Project work ranges from definable work to high-uncertainty work. Definable work projects are characterized by clear procedures that have proved successful on similar projects in the past. The production of a car, electrical appliance, or home after the design is complete are examples of definable work. The production domain and processes involved are usually well understood and there are typically low levels of execution uncertainty and risk.
New design, problem-solving, and not-done-before work is exploratory. It requires subject matter experts to collaborate and solve problems to create a solution. Examples of people encountering high-uncertainty work include software systems engineers, product designers, doctors, teachers, lawyers, and many problem-solving engineers. As more definable work is automated, project teams are undertaking more high-uncertainty work projects that require the techniques described in this practice guide.
The traditional Project Management (waterfall, also known as plan-driven) approach is linear where all the phases of a process occur in a sequence. The approach depends on predictable tools and predictable experience. Each and every project follows the same life cycle which includes the stages such as feasibility, plan, design, build, test, production, support, as shown in the figure below.
The entire project is planned upfront without any scope for changing requirements, such as PMI’s PMBOK, and PRINCE2 are all rigid and highly controlled. They outline distinct stages for project planning from start to finish and assume that you have all the requirements and information you need upfront.
Agile is considered to be the more modern type of software development strategy, as it was designed primarily to counter some shortfalls of the more predictive waterfall methodology. It is a software development model that encourages the continuous iteration of development and testing in the entire software development lifecycle of the project.

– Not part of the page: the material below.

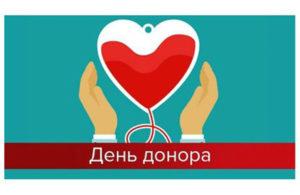 День донора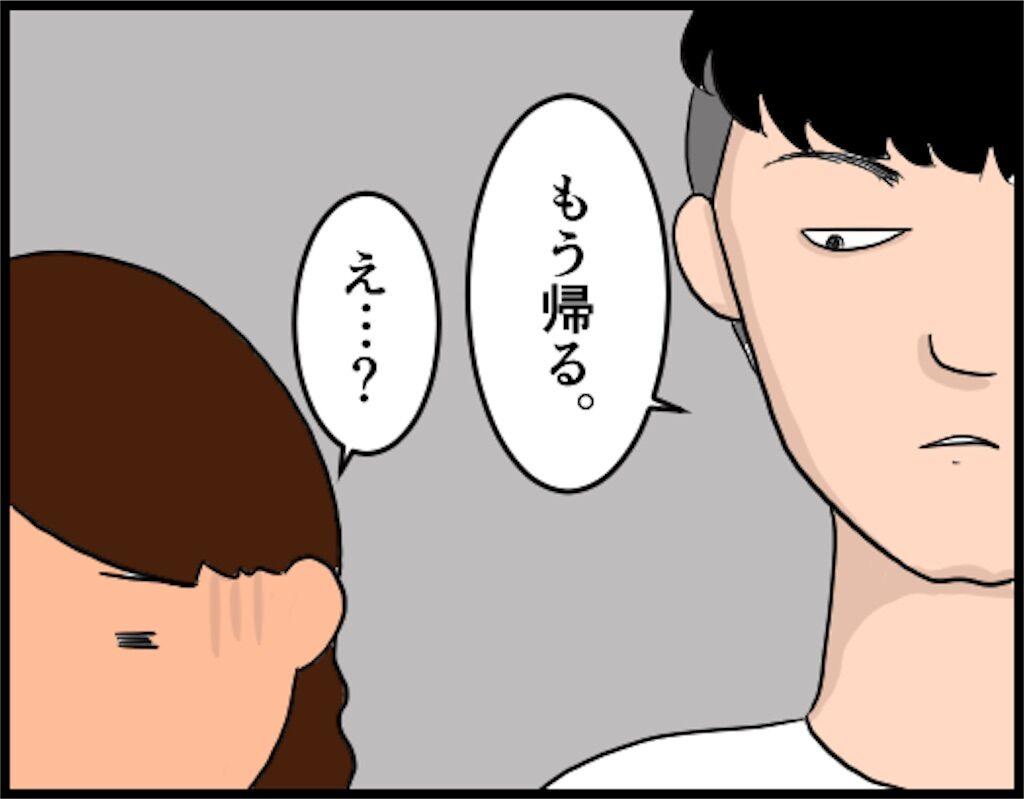 f:id:oba_kan:20180627104648j:image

When a traditional system focuses on upfront planning where factors like cost, scope, and time are given importance, the agile approach gives prominence to teamwork, customer collaboration, and flexibility. As requirements specifications change, the agile team can remain mobile and able to respond to those changes. However, that doesn’t necessarily mean that the adaptive planning strategy is always better than a predictive planning strategy. Let’s compare these two project development strategies in further detail.
Waterfall project management is a more predictive planning strategy that utilizes specific steps and milestones to control the process. A predictive planning strategy may fail when confronted by significant project specification changes or customer modifications, but it will also be more likely to generate the anticipated result. Agile methodologies can be more susceptible to project evolution and scope creep, whereas waterfall strategies will create a more consistent final product.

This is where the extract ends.